That is, each of the optical detectors 67-1, 69-1, and 71-1
generates photoelectrons in response to the light including
wavelengths of visible region and wavelengths of infrared region.
The optical detectors 67-1 and 71-1 are used for generating color
information. The light passed through the infrared filter 59-1 is
converted into photoelectrons by the optical detector 69-1. The
converted photoelectrons may be used for compensating the color
information.
[0063] Each of the optical detectors 67-1, 69-1 and 71-1 is formed
on the first epitaxial layer 65-1. Each of the optical detectors
67-1, 69-1 and 71-1 is a photosensitive element and may be embodied
as, for example, one or more of a photodiode, phototransistor,
photogate, or pinned photodiode (PPD).
[0064] The inter-metal dielectric layer 73-1 may be formed in an
oxide layer or a composite layer of oxide layer and nitride layer.
The oxide layer may be, for example, a silicon oxide layer. The
inter-metal dielectric layer 73-1 may include metals 75-1. An
electric wiring required for the sensing operation of the color
pixel region 21-1 may be formed by metals 75-1. The metals 75-1 may
include, for example, one or more of copper, titanium, and titanium
nitride.

**Stored data:**
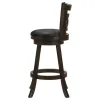 CoasterEssence 101930 Calecita - Wood Swivel Bar Stool (Set of 2) - Cappuccino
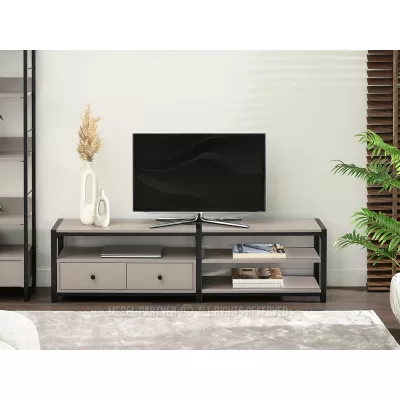 Televízny stolík ROMER - béžový / čierny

**Prompt 1:**
In the passage on the image sensor's pixel layers, which materials may the metals 75-1 include?
**Prompt 2:**
Write the next part of the passage on the image sensor's pixel layers, starting after its final sentence.

**Answer box 1:**
One or more of copper, titanium, and titanium nitride.

**Answer box 2:**
[0065] The color pixel region 21-1 may be embodied in the form of a
back side illuminated (BSI) structure. The depth pixel region 23-1
includes a second inter-metal dielectric layer 79-1, a second
epitaxial layer (83-1), and a second pad 93-1. The depth pixel 23-1
may further include a near-infrared pass filter 77-1. The
near-infrared pass filter 77-1 may be required to prevent long
wavelengths (for example, wavelengths of red region) of visible
region from being transmitted to the infrared sensor 85-1.
According to at least one example embodiment of the inventive
concepts, the wavelengths of light passed by the near-infrared pass
filter 77-1 may include wavelengths smaller than those passed by
the infrared filter 59-1. For example, the near-infrared pass
filter 77-1 may pass wavelengths of light above 820 mm while the
infrared filter 59-1 may pass wavelengths of light above 850
mm.
[0066] The second inter-metal dielectric layer 79-1 may be formed
in an oxide layer or a composite layer of oxide layer and nitride
layer. The oxide layer may be, for example, a silicon oxide layer.
The second inter-metal dielectric layer 79-1 may include metals
81-1. An electric wiring required for the sensing operation of the
color pixel region 23-1 may be formed by metal 81-1.
[0067] The infrared sensor 85-1 is formed on the second epitaxial
layer 83-1. The infrared sensor 85-1 detects wavelengths of
infrared region. That is, the infrared sensor 85-1 generates
photoelectrons in response to the light including wavelengths of
infrared region. The light is incident by the light source 34. The
infrared sensor 85-1 is used for generating depth information. The
infrared sensor 85-1 may be embodied by using a photo gate (not
shown).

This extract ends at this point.